**Raw data:**
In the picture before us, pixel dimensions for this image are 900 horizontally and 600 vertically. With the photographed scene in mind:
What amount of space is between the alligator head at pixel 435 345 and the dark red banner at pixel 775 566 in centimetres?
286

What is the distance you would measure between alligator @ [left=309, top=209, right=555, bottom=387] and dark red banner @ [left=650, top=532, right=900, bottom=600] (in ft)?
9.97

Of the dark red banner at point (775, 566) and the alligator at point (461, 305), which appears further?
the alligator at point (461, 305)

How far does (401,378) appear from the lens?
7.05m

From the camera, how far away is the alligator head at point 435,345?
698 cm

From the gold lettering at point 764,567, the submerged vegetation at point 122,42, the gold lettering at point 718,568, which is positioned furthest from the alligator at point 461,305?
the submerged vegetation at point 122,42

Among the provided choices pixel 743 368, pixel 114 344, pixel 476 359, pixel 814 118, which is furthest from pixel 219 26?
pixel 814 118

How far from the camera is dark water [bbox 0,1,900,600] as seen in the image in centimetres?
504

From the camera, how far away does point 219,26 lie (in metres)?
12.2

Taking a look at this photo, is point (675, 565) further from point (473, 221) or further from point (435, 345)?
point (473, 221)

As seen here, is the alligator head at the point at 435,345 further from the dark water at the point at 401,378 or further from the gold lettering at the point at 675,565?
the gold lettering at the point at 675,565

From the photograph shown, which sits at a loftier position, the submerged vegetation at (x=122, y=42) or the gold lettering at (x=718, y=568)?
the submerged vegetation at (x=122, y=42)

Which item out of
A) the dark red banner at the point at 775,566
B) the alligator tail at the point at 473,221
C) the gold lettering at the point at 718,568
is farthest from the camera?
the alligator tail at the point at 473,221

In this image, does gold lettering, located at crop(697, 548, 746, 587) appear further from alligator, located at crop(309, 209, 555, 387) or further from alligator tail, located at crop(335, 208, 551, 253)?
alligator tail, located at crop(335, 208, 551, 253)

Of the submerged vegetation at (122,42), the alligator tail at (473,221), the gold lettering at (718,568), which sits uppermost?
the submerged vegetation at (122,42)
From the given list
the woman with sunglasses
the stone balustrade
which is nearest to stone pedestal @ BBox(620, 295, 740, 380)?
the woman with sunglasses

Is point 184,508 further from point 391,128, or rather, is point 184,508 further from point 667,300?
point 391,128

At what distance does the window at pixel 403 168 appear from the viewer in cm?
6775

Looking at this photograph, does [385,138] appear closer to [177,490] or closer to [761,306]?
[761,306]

**Your objective:** Extract, exactly as they appear, the lines from the one containing "From the photograph" through the final line.

**Finished answer:**
From the photograph shown, which sits at a loftier position, the submerged vegetation at (x=122, y=42) or the gold lettering at (x=718, y=568)?
the submerged vegetation at (x=122, y=42)

Which item out of
A) the dark red banner at the point at 775,566
B) the alligator tail at the point at 473,221
C) the gold lettering at the point at 718,568
is farthest from the camera?
the alligator tail at the point at 473,221

In this image, does gold lettering, located at crop(697, 548, 746, 587) appear further from alligator, located at crop(309, 209, 555, 387) or further from alligator tail, located at crop(335, 208, 551, 253)?
alligator tail, located at crop(335, 208, 551, 253)

Of the submerged vegetation at (122,42), the alligator tail at (473,221), the gold lettering at (718,568), which sits uppermost?
the submerged vegetation at (122,42)
From the given list
the woman with sunglasses
the stone balustrade
which is nearest to stone pedestal @ BBox(620, 295, 740, 380)?
the woman with sunglasses

Is point 184,508 further from point 391,128, or rather, is point 184,508 further from point 667,300?
point 391,128

At what distance does the window at pixel 403 168 appear from the viewer in cm?
6775

Looking at this photograph, does [385,138] appear closer to [177,490] or closer to [761,306]?
[761,306]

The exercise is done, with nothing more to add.